ABSTRACT

In a recent discussion with Komori Yo¯ichi, the Chinese intellectual Sun Ge expresses her doubts about the efficacy of contemporary Japanese criticisms of the Japanese emperor system.1 She argues that while critiques of Japanese nationalism have by and large completely dissolved its intrinsic foundations on the level of rational knowledge, they do not appear to have had any effect whatsoever on the ‘society of the emperor system’ (tenno¯sei shakai), the ideology grounded in the socio-historical base of Japanese society and the everyday lives of the Japanese. Referring to the critiques of nationalism advanced in previous generations, Sun takes present-day Japanese scholarly discourse to task for focusing on criticism as an end in itself rather than making any meaningful contribution to changing the current state of affairs. According to Sun, the present Japanese discourse is especially lacking in its ability to take into account what she calls ‘the realm of the sense of the skin [hifu kankaku],’ the only route, she argues, by which criticism can penetrate the ideological centre of the system.2 While Takeuchi’s postwar efforts to advance people’s rights by creating a channel for articulating popular sentiment into a democratic politics (what he called nationalism) is singled out for praise, as an attempt to reroute popular sentiment away from the state nationalist cause, Sun thinks the majority of Japanese postwar intellectuals have failed miserably on this score.
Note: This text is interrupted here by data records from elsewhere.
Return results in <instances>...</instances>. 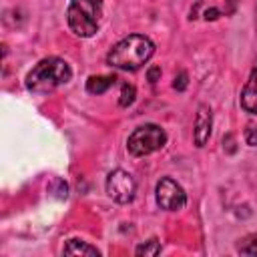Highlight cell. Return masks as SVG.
Listing matches in <instances>:
<instances>
[{"instance_id": "cell-1", "label": "cell", "mask_w": 257, "mask_h": 257, "mask_svg": "<svg viewBox=\"0 0 257 257\" xmlns=\"http://www.w3.org/2000/svg\"><path fill=\"white\" fill-rule=\"evenodd\" d=\"M155 52V44L143 36V34H131L116 42L112 50L108 52L106 60L110 66L120 68V70H137L141 68Z\"/></svg>"}, {"instance_id": "cell-2", "label": "cell", "mask_w": 257, "mask_h": 257, "mask_svg": "<svg viewBox=\"0 0 257 257\" xmlns=\"http://www.w3.org/2000/svg\"><path fill=\"white\" fill-rule=\"evenodd\" d=\"M70 76H72L70 66H68L62 58H54V56H52V58L40 60V62L28 72V76H26V86H28V90H32V92L42 94V92H50V90H54L56 86L68 82Z\"/></svg>"}, {"instance_id": "cell-3", "label": "cell", "mask_w": 257, "mask_h": 257, "mask_svg": "<svg viewBox=\"0 0 257 257\" xmlns=\"http://www.w3.org/2000/svg\"><path fill=\"white\" fill-rule=\"evenodd\" d=\"M66 16L74 34L92 36L102 16V4L100 0H70Z\"/></svg>"}, {"instance_id": "cell-4", "label": "cell", "mask_w": 257, "mask_h": 257, "mask_svg": "<svg viewBox=\"0 0 257 257\" xmlns=\"http://www.w3.org/2000/svg\"><path fill=\"white\" fill-rule=\"evenodd\" d=\"M167 143V135L161 126L157 124H145V126H139L126 141V147H128V153L135 155V157H145V155H151L153 151H159L163 149Z\"/></svg>"}, {"instance_id": "cell-5", "label": "cell", "mask_w": 257, "mask_h": 257, "mask_svg": "<svg viewBox=\"0 0 257 257\" xmlns=\"http://www.w3.org/2000/svg\"><path fill=\"white\" fill-rule=\"evenodd\" d=\"M106 193L116 203H131L135 193H137V183H135L131 173H126L122 169H116L106 179Z\"/></svg>"}, {"instance_id": "cell-6", "label": "cell", "mask_w": 257, "mask_h": 257, "mask_svg": "<svg viewBox=\"0 0 257 257\" xmlns=\"http://www.w3.org/2000/svg\"><path fill=\"white\" fill-rule=\"evenodd\" d=\"M157 203L165 211H177V209L185 207L187 195H185L183 187L177 181L165 177V179H161L157 183Z\"/></svg>"}, {"instance_id": "cell-7", "label": "cell", "mask_w": 257, "mask_h": 257, "mask_svg": "<svg viewBox=\"0 0 257 257\" xmlns=\"http://www.w3.org/2000/svg\"><path fill=\"white\" fill-rule=\"evenodd\" d=\"M211 124H213L211 108H209L207 104H201V106L197 108V116H195V145H197V147H203V145L209 141Z\"/></svg>"}, {"instance_id": "cell-8", "label": "cell", "mask_w": 257, "mask_h": 257, "mask_svg": "<svg viewBox=\"0 0 257 257\" xmlns=\"http://www.w3.org/2000/svg\"><path fill=\"white\" fill-rule=\"evenodd\" d=\"M241 106H243L247 112L257 114V62L253 64L251 74H249V80H247V84L243 86V92H241Z\"/></svg>"}, {"instance_id": "cell-9", "label": "cell", "mask_w": 257, "mask_h": 257, "mask_svg": "<svg viewBox=\"0 0 257 257\" xmlns=\"http://www.w3.org/2000/svg\"><path fill=\"white\" fill-rule=\"evenodd\" d=\"M114 80H116L114 76H90L86 80V90L90 94H102L114 84Z\"/></svg>"}, {"instance_id": "cell-10", "label": "cell", "mask_w": 257, "mask_h": 257, "mask_svg": "<svg viewBox=\"0 0 257 257\" xmlns=\"http://www.w3.org/2000/svg\"><path fill=\"white\" fill-rule=\"evenodd\" d=\"M64 253L66 255H98V249L96 247H90L86 243H80L76 239L68 241V245L64 247Z\"/></svg>"}, {"instance_id": "cell-11", "label": "cell", "mask_w": 257, "mask_h": 257, "mask_svg": "<svg viewBox=\"0 0 257 257\" xmlns=\"http://www.w3.org/2000/svg\"><path fill=\"white\" fill-rule=\"evenodd\" d=\"M239 253L243 255H257V235H247L241 239V243L237 245Z\"/></svg>"}, {"instance_id": "cell-12", "label": "cell", "mask_w": 257, "mask_h": 257, "mask_svg": "<svg viewBox=\"0 0 257 257\" xmlns=\"http://www.w3.org/2000/svg\"><path fill=\"white\" fill-rule=\"evenodd\" d=\"M159 253H161V243L157 239H151L137 247V255H159Z\"/></svg>"}, {"instance_id": "cell-13", "label": "cell", "mask_w": 257, "mask_h": 257, "mask_svg": "<svg viewBox=\"0 0 257 257\" xmlns=\"http://www.w3.org/2000/svg\"><path fill=\"white\" fill-rule=\"evenodd\" d=\"M135 94H137V90H135V86L133 84H128V82H124L122 84V92H120V106H128V104H133V100H135Z\"/></svg>"}, {"instance_id": "cell-14", "label": "cell", "mask_w": 257, "mask_h": 257, "mask_svg": "<svg viewBox=\"0 0 257 257\" xmlns=\"http://www.w3.org/2000/svg\"><path fill=\"white\" fill-rule=\"evenodd\" d=\"M173 86H175L177 90H185V88H187V72H185V70H181V72L175 76Z\"/></svg>"}, {"instance_id": "cell-15", "label": "cell", "mask_w": 257, "mask_h": 257, "mask_svg": "<svg viewBox=\"0 0 257 257\" xmlns=\"http://www.w3.org/2000/svg\"><path fill=\"white\" fill-rule=\"evenodd\" d=\"M245 141H247V145L257 147V126H249V128H247V133H245Z\"/></svg>"}, {"instance_id": "cell-16", "label": "cell", "mask_w": 257, "mask_h": 257, "mask_svg": "<svg viewBox=\"0 0 257 257\" xmlns=\"http://www.w3.org/2000/svg\"><path fill=\"white\" fill-rule=\"evenodd\" d=\"M159 76H161V68H159V66H151V68H149V72H147L149 82H153V84H155Z\"/></svg>"}, {"instance_id": "cell-17", "label": "cell", "mask_w": 257, "mask_h": 257, "mask_svg": "<svg viewBox=\"0 0 257 257\" xmlns=\"http://www.w3.org/2000/svg\"><path fill=\"white\" fill-rule=\"evenodd\" d=\"M219 14H221V12H219L217 8H207L203 16H205L207 20H217V18H219Z\"/></svg>"}]
</instances>
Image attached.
This, as far as it goes, is a criticism that every Japanese intellectual should take very seriously. At the same time, however, it has been my contention that while the problem of nationalism necessarily entails the question of practice, it must also be located in the context of strategic difficulties of integrating popular voices into the public political domain in our increasingly complex, pluralistic, and information-based societies. Only by doing this will we be able to see the current state of Japanese society, what Sun describes as ‘the society of the emperor system,’ in a historical context, one that is intimately related to the structural transformations of postwar Japanese society.